** INSTRUCTIONS FOR THE TASK **
Leave out all pictures and retype exactly the lines from the one with "How far is the" through the last line of the material.

(Stored data entries)

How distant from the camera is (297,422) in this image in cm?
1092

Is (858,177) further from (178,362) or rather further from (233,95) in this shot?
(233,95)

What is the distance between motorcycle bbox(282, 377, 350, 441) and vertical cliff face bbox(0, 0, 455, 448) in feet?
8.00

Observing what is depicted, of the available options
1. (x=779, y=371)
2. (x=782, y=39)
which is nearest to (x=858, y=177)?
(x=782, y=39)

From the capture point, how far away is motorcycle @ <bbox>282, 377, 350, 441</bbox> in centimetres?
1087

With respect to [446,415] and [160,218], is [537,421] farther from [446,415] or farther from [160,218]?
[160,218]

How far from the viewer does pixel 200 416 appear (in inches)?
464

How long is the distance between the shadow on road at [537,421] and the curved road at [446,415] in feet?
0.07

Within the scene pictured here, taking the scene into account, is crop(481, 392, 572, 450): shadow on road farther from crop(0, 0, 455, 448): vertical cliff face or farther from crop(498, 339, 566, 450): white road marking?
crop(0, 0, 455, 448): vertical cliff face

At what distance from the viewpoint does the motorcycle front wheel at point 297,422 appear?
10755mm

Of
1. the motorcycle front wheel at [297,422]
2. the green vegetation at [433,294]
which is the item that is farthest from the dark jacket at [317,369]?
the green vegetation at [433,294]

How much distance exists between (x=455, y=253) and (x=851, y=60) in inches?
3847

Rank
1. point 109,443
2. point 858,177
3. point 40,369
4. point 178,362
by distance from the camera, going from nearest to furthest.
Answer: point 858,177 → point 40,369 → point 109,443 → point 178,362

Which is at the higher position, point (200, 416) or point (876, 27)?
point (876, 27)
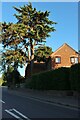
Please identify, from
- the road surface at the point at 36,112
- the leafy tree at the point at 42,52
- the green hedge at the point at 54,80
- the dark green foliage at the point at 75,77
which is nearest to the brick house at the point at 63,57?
the leafy tree at the point at 42,52

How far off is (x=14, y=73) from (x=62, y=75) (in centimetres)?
3973

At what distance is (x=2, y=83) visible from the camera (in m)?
118

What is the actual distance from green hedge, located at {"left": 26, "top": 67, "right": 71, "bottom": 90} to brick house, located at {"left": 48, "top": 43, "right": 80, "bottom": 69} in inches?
1048

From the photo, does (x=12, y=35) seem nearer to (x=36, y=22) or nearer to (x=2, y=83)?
(x=36, y=22)

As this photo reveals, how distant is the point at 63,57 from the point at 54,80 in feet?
120

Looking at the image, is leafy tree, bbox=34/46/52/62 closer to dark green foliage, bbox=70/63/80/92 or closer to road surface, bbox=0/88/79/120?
dark green foliage, bbox=70/63/80/92

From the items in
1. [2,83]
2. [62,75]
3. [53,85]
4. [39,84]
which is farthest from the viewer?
[2,83]

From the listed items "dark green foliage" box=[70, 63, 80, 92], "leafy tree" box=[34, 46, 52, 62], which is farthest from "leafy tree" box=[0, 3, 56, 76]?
"dark green foliage" box=[70, 63, 80, 92]

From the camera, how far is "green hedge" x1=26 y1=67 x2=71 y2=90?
35.6m

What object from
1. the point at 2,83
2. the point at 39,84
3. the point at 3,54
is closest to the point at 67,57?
the point at 3,54

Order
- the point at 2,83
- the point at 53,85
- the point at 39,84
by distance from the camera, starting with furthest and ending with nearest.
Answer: the point at 2,83 → the point at 39,84 → the point at 53,85

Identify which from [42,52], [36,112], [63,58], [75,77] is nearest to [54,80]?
[75,77]

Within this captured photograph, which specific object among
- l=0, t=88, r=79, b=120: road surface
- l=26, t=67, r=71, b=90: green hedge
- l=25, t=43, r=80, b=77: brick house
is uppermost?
l=25, t=43, r=80, b=77: brick house

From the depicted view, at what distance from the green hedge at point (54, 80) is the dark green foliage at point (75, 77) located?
3.05 meters
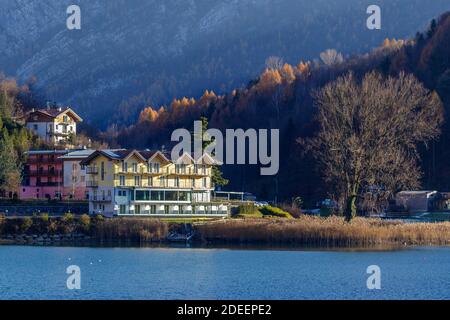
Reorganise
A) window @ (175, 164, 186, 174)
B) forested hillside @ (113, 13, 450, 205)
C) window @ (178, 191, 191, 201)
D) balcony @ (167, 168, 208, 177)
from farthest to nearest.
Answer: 1. forested hillside @ (113, 13, 450, 205)
2. window @ (175, 164, 186, 174)
3. balcony @ (167, 168, 208, 177)
4. window @ (178, 191, 191, 201)

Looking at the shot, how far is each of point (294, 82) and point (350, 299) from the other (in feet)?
347

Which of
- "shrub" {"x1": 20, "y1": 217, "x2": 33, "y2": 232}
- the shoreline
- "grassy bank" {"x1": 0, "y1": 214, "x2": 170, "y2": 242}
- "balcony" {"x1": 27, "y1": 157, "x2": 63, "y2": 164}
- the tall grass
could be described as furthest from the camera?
"balcony" {"x1": 27, "y1": 157, "x2": 63, "y2": 164}

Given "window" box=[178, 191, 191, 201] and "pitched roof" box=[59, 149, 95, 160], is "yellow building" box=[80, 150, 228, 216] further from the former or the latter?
"pitched roof" box=[59, 149, 95, 160]

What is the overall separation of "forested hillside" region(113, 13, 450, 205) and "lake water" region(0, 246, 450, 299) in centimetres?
4716

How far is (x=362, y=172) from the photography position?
3184 inches

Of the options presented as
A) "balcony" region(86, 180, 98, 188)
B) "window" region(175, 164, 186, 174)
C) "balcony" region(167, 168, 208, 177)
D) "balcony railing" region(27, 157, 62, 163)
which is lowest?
"balcony" region(86, 180, 98, 188)

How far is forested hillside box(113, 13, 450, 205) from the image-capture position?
118 metres

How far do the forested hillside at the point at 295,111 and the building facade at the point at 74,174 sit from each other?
833 inches

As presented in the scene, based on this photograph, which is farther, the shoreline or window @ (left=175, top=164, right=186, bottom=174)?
window @ (left=175, top=164, right=186, bottom=174)

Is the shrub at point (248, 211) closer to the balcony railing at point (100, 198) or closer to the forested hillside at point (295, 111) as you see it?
the balcony railing at point (100, 198)

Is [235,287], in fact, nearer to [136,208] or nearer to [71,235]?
[71,235]

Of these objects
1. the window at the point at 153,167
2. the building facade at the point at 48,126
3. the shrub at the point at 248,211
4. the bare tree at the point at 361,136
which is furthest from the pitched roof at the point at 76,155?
the bare tree at the point at 361,136

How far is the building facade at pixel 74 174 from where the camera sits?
105750 mm

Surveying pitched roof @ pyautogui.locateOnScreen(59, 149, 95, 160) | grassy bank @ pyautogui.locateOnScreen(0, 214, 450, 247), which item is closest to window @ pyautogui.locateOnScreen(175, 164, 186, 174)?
grassy bank @ pyautogui.locateOnScreen(0, 214, 450, 247)
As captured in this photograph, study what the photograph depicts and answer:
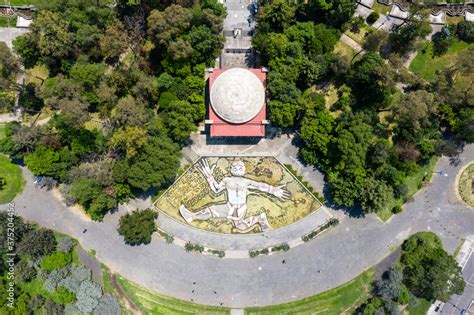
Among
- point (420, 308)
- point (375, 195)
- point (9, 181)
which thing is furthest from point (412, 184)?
point (9, 181)

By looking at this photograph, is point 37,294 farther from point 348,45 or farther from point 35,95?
point 348,45

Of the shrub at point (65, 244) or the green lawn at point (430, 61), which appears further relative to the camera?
the green lawn at point (430, 61)

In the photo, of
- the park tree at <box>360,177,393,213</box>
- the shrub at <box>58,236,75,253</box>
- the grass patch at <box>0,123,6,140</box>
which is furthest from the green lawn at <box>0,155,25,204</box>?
the park tree at <box>360,177,393,213</box>

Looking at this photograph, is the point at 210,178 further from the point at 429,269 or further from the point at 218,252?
the point at 429,269

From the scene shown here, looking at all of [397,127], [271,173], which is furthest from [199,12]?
[397,127]

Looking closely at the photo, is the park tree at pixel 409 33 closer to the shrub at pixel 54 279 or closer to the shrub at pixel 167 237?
Result: the shrub at pixel 167 237

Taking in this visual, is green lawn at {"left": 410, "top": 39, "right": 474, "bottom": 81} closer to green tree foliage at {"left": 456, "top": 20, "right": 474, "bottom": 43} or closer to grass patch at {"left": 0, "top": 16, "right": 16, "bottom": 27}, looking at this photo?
green tree foliage at {"left": 456, "top": 20, "right": 474, "bottom": 43}

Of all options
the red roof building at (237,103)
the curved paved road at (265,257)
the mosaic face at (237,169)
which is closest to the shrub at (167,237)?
the curved paved road at (265,257)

** RESPONSE TO THE TASK **
How far is the building facade at pixel 74 174 from where the camera sits?
105750 mm

Surveying pitched roof @ pyautogui.locateOnScreen(59, 149, 95, 160) | grassy bank @ pyautogui.locateOnScreen(0, 214, 450, 247), which item is closest to window @ pyautogui.locateOnScreen(175, 164, 186, 174)?
grassy bank @ pyautogui.locateOnScreen(0, 214, 450, 247)
As captured in this photograph, study what the photograph depicts and answer:
Among
- point (420, 308)
- point (375, 195)
- point (9, 181)
which thing is furthest from point (412, 184)?
point (9, 181)

By looking at this photograph, is point 37,294 farther from point 348,45 or farther from point 35,95?
point 348,45

Of the shrub at point (65, 244) or the green lawn at point (430, 61), which appears further relative to the camera?
the green lawn at point (430, 61)

In the photo, of
- the park tree at <box>360,177,393,213</box>
- the shrub at <box>58,236,75,253</box>
- the grass patch at <box>0,123,6,140</box>
which is furthest from the green lawn at <box>0,155,25,204</box>?
the park tree at <box>360,177,393,213</box>

Looking at this photograph, is the point at 210,178 further from the point at 429,269 or further from the point at 218,252?
the point at 429,269

From the scene shown here, looking at all of [397,127], [271,173], which is furthest from [199,12]?
[397,127]

Looking closely at the photo, is the park tree at pixel 409 33 closer to the shrub at pixel 54 279 or closer to the shrub at pixel 167 237?
Result: the shrub at pixel 167 237

Taking in this visual, is green lawn at {"left": 410, "top": 39, "right": 474, "bottom": 81} closer to green tree foliage at {"left": 456, "top": 20, "right": 474, "bottom": 43} or closer to grass patch at {"left": 0, "top": 16, "right": 16, "bottom": 27}, looking at this photo?
green tree foliage at {"left": 456, "top": 20, "right": 474, "bottom": 43}

Of all options
the red roof building at (237,103)
the curved paved road at (265,257)
the mosaic face at (237,169)
which is closest to the shrub at (167,237)?
the curved paved road at (265,257)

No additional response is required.